What the task requires: In the abstract on hair nicotine in bar and restaurant workers, how many non-smoking employees were recruited?

Artículos de revistas
Occupational secondhand smoke is the main determinant of hair nicotine concentrations in bar and restaurant workers
Environmental Research 132 (2014) 206–211
Iglesias Álamos, Verónica
Erazo Bahamondes, Marcia
Orellana Pozo, Cecilia
Breysse, Patrick N.
Navas Acien, Ana
Objective To evaluate the relative contribution of occupational vs. non-occupational secondhand tobacco smoke exposure to overall hair nicotine concentrations in non-smoking bar and restaurant employees. Method We recruited 76 non-smoking employees from venues that allowed smoking (n=9), had mixed policies (smoking and non-smoking areas, n=13) or were smoke-free (n=2) between April and August 2008 in Santiago, Chile. Employees used personal air nicotine samplers during working and non-working hours for a 24-h period to assess occupational vs. non-occupational secondhand tobacco smoke exposure and hair nicotine concentrations to assess overall secondhand tobacco smoke exposure. Results Median hair nicotine concentrations were 1.5 ng/mg, interquartile range (IQR) 0.7 to 5.2 ng/mg. Time weighted average personal air nicotine concentrations were higher during working hours (median 9.7, IQR 3.3–25.4 µg/m3) compared to non-working hours (1.7, 1.0–3.1 µg/m3). Hair nicotine concentration was best predicted by personal air nicotine concentration at working hours. After adjustment, a 2-fold increase in personal air nicotine concentration in working hours was associated with a 42% increase in hair nicotine concentration (95% confidence interval 14–70%). Hair nicotine concentration was not associated with personal air nicotine concentration during non-working hours (non-occupational exposure). Conclusions Personal air nicotine concentration at working hours was the major determinant of hair nicotine concentrations in non-smoking employees from Santiago, Chile. Secondhand tobacco smoke exposure during working hours is a health hazard for hospitality employees working in venues where smoking is allowed.

(Stored data)
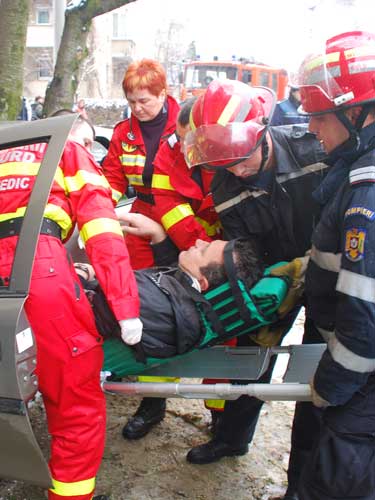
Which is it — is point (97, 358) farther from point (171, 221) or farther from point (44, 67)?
point (44, 67)

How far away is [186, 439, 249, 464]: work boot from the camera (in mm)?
2955

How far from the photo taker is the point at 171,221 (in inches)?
116

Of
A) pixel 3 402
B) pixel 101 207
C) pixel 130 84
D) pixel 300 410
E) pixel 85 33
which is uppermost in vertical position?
pixel 85 33

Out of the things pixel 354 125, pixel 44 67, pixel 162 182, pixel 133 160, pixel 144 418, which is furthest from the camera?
pixel 44 67

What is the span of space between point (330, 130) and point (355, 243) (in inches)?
17.4

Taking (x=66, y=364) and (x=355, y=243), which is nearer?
(x=355, y=243)

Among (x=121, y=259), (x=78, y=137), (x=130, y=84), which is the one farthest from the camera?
(x=130, y=84)

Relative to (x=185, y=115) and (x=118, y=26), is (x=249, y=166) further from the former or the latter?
(x=118, y=26)

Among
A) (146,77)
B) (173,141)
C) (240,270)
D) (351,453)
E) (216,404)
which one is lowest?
(216,404)

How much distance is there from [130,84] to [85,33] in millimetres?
3083

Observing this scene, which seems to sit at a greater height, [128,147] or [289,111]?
[289,111]

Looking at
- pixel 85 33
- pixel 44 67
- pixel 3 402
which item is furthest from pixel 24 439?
pixel 44 67

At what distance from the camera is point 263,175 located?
2529mm

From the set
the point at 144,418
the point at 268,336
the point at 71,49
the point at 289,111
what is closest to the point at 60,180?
the point at 268,336
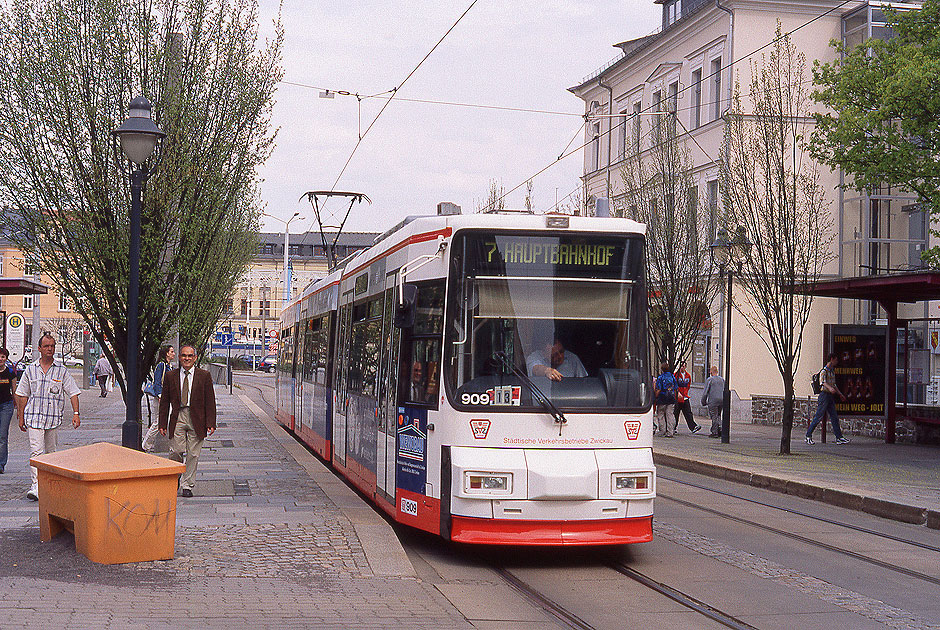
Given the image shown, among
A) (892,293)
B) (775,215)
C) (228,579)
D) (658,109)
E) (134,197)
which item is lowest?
(228,579)

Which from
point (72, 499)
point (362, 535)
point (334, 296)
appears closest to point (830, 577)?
point (362, 535)

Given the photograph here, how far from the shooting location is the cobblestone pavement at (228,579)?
6961 millimetres

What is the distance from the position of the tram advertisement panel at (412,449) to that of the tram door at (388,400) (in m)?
0.23

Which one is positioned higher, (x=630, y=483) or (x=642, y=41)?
(x=642, y=41)

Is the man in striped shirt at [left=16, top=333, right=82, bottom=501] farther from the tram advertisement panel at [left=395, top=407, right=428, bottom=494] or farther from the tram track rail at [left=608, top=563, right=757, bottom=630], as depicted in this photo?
the tram track rail at [left=608, top=563, right=757, bottom=630]

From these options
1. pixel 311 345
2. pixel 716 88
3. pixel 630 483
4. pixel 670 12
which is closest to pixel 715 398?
pixel 311 345

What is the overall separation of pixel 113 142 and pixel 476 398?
7.67 metres

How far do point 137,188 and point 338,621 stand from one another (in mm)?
6795

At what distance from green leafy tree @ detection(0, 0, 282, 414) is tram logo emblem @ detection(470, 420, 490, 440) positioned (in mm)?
7192

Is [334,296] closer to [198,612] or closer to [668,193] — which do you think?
[198,612]

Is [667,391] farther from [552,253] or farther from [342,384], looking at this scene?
[552,253]

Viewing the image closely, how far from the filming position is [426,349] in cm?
1007

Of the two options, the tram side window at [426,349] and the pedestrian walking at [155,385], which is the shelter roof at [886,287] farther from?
the tram side window at [426,349]

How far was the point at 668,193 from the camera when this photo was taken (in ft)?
95.6
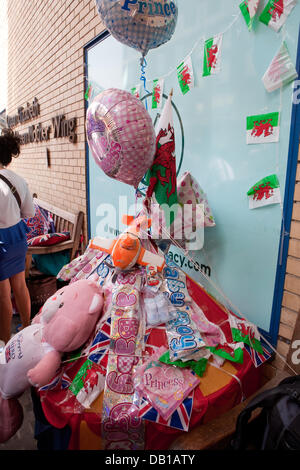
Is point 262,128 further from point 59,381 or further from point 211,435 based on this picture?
point 59,381

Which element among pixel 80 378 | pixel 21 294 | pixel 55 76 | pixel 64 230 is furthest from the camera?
pixel 55 76

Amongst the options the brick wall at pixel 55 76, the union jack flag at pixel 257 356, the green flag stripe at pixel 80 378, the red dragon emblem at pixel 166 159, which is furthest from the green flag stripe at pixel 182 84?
the green flag stripe at pixel 80 378

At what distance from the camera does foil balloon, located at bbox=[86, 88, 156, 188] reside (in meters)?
1.29

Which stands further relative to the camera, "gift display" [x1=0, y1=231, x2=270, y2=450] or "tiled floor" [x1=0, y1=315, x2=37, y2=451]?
"tiled floor" [x1=0, y1=315, x2=37, y2=451]

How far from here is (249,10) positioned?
134 cm

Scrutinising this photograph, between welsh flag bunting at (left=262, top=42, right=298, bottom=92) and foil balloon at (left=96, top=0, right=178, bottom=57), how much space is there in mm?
523

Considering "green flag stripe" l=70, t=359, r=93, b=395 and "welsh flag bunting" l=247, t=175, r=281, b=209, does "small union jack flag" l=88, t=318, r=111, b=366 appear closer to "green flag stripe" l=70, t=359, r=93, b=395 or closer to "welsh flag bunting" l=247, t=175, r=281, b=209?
"green flag stripe" l=70, t=359, r=93, b=395

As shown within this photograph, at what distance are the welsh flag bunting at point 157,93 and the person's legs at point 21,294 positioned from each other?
168cm

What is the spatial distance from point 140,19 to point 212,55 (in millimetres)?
481

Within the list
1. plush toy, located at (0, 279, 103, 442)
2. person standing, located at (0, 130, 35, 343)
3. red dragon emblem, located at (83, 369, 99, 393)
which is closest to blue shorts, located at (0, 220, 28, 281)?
person standing, located at (0, 130, 35, 343)

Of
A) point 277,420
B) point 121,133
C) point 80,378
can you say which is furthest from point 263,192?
point 80,378

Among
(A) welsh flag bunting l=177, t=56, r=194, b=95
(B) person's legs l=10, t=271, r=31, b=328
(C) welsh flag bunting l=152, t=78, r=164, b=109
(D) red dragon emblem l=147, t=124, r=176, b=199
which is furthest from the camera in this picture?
(B) person's legs l=10, t=271, r=31, b=328

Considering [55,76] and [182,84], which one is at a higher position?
[55,76]
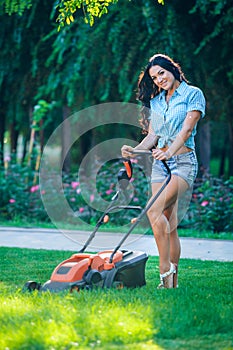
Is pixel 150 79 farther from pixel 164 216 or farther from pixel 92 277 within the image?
pixel 92 277

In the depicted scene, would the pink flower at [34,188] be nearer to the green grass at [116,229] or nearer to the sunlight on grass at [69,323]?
the green grass at [116,229]

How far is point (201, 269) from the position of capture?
7207mm

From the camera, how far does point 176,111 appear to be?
19.1 ft

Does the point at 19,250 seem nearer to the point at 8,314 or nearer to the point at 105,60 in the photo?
the point at 8,314

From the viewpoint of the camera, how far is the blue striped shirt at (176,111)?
19.0ft

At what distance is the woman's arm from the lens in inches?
215

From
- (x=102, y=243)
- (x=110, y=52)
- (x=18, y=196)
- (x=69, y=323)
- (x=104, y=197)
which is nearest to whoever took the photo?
(x=69, y=323)

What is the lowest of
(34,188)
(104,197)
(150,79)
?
(104,197)

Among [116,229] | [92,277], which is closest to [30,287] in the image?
[92,277]

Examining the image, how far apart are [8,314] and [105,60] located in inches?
337

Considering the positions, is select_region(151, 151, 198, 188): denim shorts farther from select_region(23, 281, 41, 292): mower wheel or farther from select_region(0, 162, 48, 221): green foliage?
select_region(0, 162, 48, 221): green foliage

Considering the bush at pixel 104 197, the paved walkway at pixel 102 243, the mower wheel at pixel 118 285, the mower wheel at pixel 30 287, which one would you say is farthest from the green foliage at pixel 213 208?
the mower wheel at pixel 30 287

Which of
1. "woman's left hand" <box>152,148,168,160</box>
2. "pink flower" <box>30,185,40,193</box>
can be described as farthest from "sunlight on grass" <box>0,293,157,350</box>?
"pink flower" <box>30,185,40,193</box>

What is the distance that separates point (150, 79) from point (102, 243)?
3.36 meters
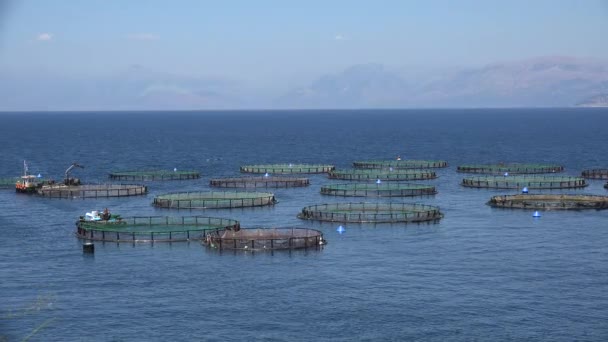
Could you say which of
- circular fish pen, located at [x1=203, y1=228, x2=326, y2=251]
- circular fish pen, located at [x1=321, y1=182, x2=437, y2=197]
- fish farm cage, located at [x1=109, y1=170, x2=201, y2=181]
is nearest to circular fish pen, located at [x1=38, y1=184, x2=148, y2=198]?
fish farm cage, located at [x1=109, y1=170, x2=201, y2=181]

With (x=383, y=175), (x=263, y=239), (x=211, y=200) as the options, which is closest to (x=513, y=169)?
(x=383, y=175)

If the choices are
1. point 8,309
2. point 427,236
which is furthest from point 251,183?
point 8,309

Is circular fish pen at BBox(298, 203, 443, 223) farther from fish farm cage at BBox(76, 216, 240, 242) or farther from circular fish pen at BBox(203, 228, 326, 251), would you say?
circular fish pen at BBox(203, 228, 326, 251)

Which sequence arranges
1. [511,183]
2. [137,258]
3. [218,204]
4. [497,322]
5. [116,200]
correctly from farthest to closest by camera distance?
[511,183], [116,200], [218,204], [137,258], [497,322]

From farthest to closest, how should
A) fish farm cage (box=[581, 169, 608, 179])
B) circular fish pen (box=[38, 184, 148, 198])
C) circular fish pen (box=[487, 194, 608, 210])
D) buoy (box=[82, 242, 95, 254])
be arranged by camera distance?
fish farm cage (box=[581, 169, 608, 179])
circular fish pen (box=[38, 184, 148, 198])
circular fish pen (box=[487, 194, 608, 210])
buoy (box=[82, 242, 95, 254])

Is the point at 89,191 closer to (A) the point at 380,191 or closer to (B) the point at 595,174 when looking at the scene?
(A) the point at 380,191

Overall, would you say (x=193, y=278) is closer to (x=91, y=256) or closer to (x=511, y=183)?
(x=91, y=256)

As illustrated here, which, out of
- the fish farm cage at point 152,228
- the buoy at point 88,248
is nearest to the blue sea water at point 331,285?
the buoy at point 88,248
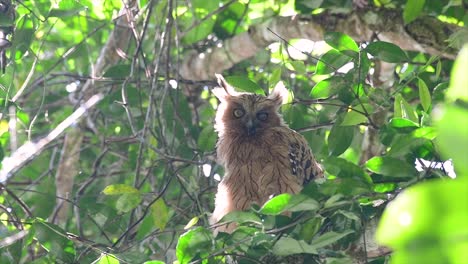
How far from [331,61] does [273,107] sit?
2.09m

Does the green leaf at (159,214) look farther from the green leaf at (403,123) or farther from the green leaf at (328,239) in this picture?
the green leaf at (403,123)

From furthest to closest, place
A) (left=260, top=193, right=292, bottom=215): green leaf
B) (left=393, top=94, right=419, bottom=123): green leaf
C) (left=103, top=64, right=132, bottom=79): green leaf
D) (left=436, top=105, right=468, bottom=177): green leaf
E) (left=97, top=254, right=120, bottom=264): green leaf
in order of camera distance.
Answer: (left=103, top=64, right=132, bottom=79): green leaf → (left=393, top=94, right=419, bottom=123): green leaf → (left=97, top=254, right=120, bottom=264): green leaf → (left=260, top=193, right=292, bottom=215): green leaf → (left=436, top=105, right=468, bottom=177): green leaf

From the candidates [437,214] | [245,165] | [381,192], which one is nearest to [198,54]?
[245,165]

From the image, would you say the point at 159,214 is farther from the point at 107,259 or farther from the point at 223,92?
the point at 223,92

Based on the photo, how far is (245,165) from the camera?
454cm

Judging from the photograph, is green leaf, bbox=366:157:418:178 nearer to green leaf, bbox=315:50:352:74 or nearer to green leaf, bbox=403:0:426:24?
green leaf, bbox=315:50:352:74

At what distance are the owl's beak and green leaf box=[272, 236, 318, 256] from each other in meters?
2.54

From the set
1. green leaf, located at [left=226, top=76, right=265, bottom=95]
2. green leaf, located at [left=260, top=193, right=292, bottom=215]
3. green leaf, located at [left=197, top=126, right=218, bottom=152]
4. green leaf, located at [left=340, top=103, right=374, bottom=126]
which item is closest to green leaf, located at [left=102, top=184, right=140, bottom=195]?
green leaf, located at [left=226, top=76, right=265, bottom=95]

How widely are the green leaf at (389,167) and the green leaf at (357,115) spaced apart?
86 centimetres

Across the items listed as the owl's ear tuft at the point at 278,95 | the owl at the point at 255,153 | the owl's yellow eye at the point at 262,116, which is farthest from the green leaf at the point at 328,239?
the owl's ear tuft at the point at 278,95

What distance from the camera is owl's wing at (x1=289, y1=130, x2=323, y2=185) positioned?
4.41 m

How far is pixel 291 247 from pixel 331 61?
3.72 ft

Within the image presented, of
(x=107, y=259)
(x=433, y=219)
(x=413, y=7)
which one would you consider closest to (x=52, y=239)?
(x=107, y=259)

Reply: 76 non-smoking employees.